> 할 일
아래 여섯 줄을 한 글자도 바꾸지 말고 그대로 돌려주세요. 그림은 답에 넣지 마세요.

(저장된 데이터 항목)
+++
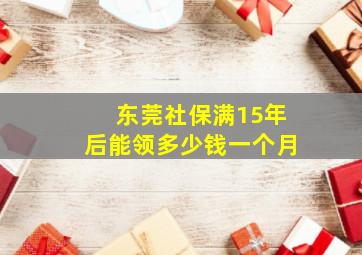 东莞社保满15年后能领多少钱一个月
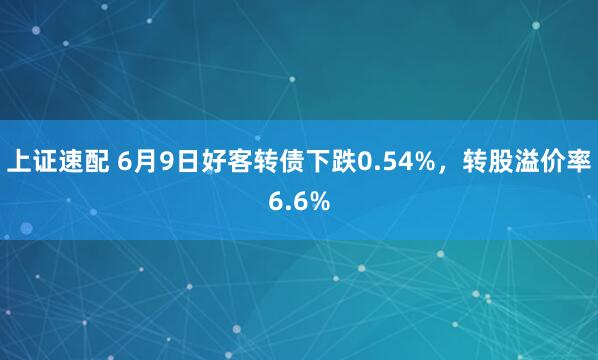 上证速配 6月9日好客转债下跌0.54%，转股溢价率6.6%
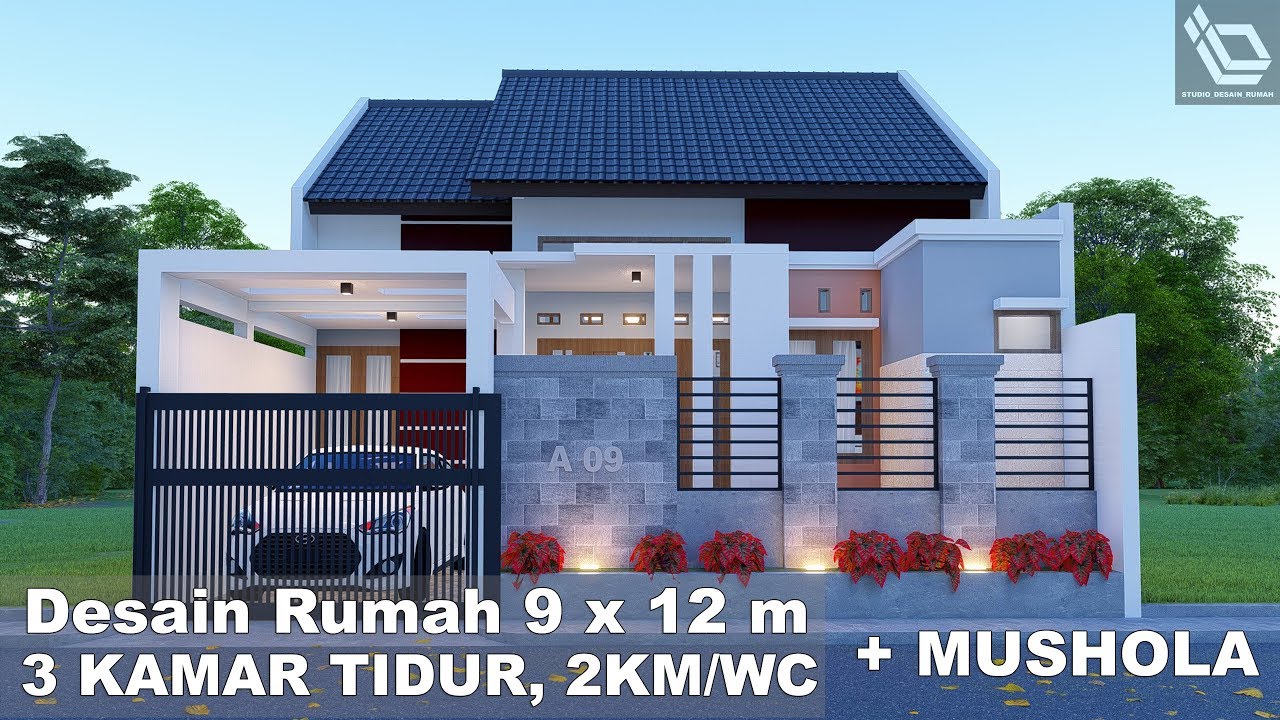 Desain Rumah 9 x 12 m 3 kamar tidur 2 km/wc + mushola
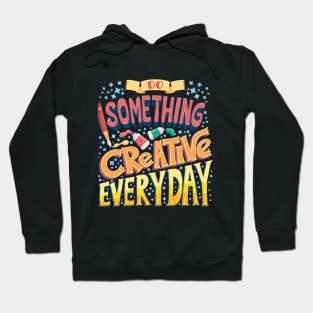 Do something creative Hoodie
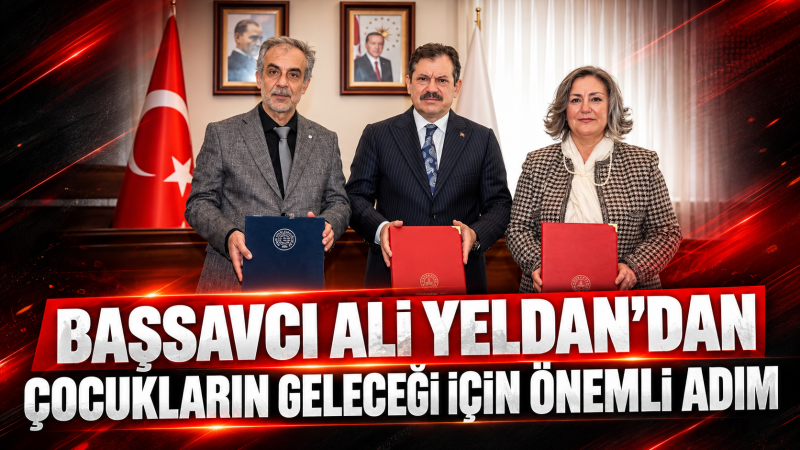 Başsavcı Ali Yeldan’dan çocukların geleceği için önemli adım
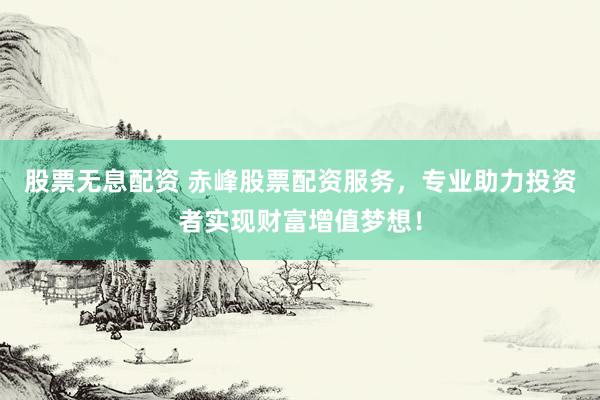 股票无息配资 赤峰股票配资服务，专业助力投资者实现财富增值梦想！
+++
> 작업 답변
 东莞社保满15年后能领多少钱一个月
 上证速配 6月9日好客转债下跌0.54%，转股溢价率6.6%
 Desain Rumah 9 x 12 m 3 kamar tidur 2 km/wc + mushola
 Do something creative Hoodie
 Başsavcı Ali Yeldan’dan çocukların geleceği için önemli adım
 股票无息配资 赤峰股票配资服务，专业助力投资者实现财富增值梦想！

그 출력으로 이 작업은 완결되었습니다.